- Document text -

Xueqiang (Patrick) Xu

I am currently in the MSCS program at UIUC, where I am advised by Prof. Jiawei Han and work closely with Prof. Jiaxuan You. I completed my undergraduate studies at UIUC (2020–2024), graduating with a Highest Honors B.S. in Computer Science.

徐学强  /  Email  /  Google Scholar  /  GitHub  /  LinkedIn  / 

profile photo
News

[Aug 2025] 🔥 Two papers accepted to EMNLP 2025: one in s3: Training Search Agent via RL, and one in LogiCoL: Logically-Informed Contrastive Learning for Set-based Dense Retrieval.
[Jan 2025] One paper on hierarchical text classification TELEClass has been accepted by The Web Conference 2025 as a poster.

Research

My research focuses on advancing knowledge-grounded scientific reasoning in large language models. I study how to extract, structure, and leverage scientific knowledge so that LLMs can reason more reliably, more transparently, and in ways that meaningfully support scientific discovery. I approach this goal through three interconnected directions:

  • Structured Knowledge Extraction — developing methods that enable LLMs to extract entities, attributes, relations, and hierarchical schemas from scientific literature under weak or zero supervision. My work aims to transform unstructured papers into machine-interpretable scientific knowledge bases.

- Data shown -
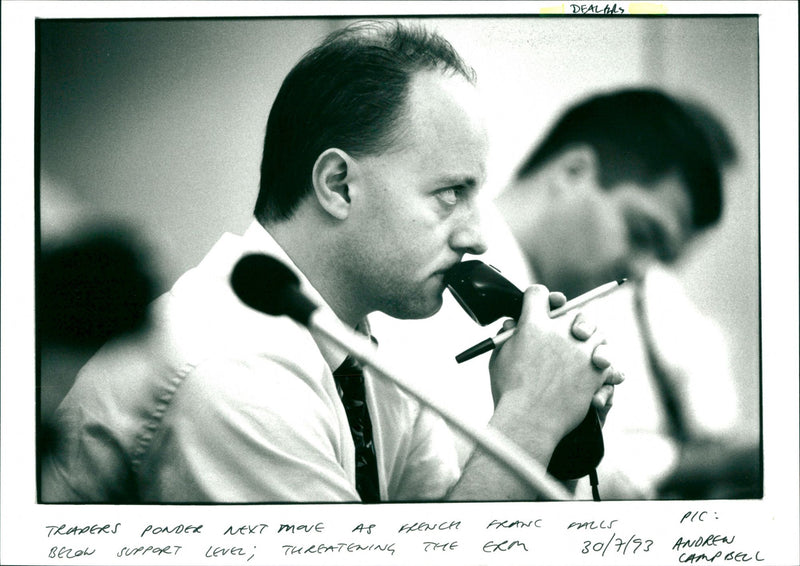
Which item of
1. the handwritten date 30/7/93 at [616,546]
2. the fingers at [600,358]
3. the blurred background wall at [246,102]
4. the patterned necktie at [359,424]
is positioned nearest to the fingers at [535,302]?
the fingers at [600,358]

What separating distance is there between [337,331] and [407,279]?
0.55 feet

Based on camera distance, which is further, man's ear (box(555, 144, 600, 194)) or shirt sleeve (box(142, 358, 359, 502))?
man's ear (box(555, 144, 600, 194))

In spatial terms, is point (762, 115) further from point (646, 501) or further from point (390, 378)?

- Required actions -
[1] From the profile page, list every kind of item that the structured knowledge extraction work aims to have LLMs extract from scientific literature.
[2] Reproduce the profile page word for word, from "[Aug 2025] 🔥" up to and including "Set-based Dense Retrieval.".

- Answers to the tasks -
[1]
- entities
- attributes
- relations
- hierarchical schemas

[2]
[Aug 2025] 🔥 Two papers accepted to EMNLP 2025: one in s3: Training Search Agent via RL, and one in LogiCoL: Logically-Informed Contrastive Learning for Set-based Dense Retrieval.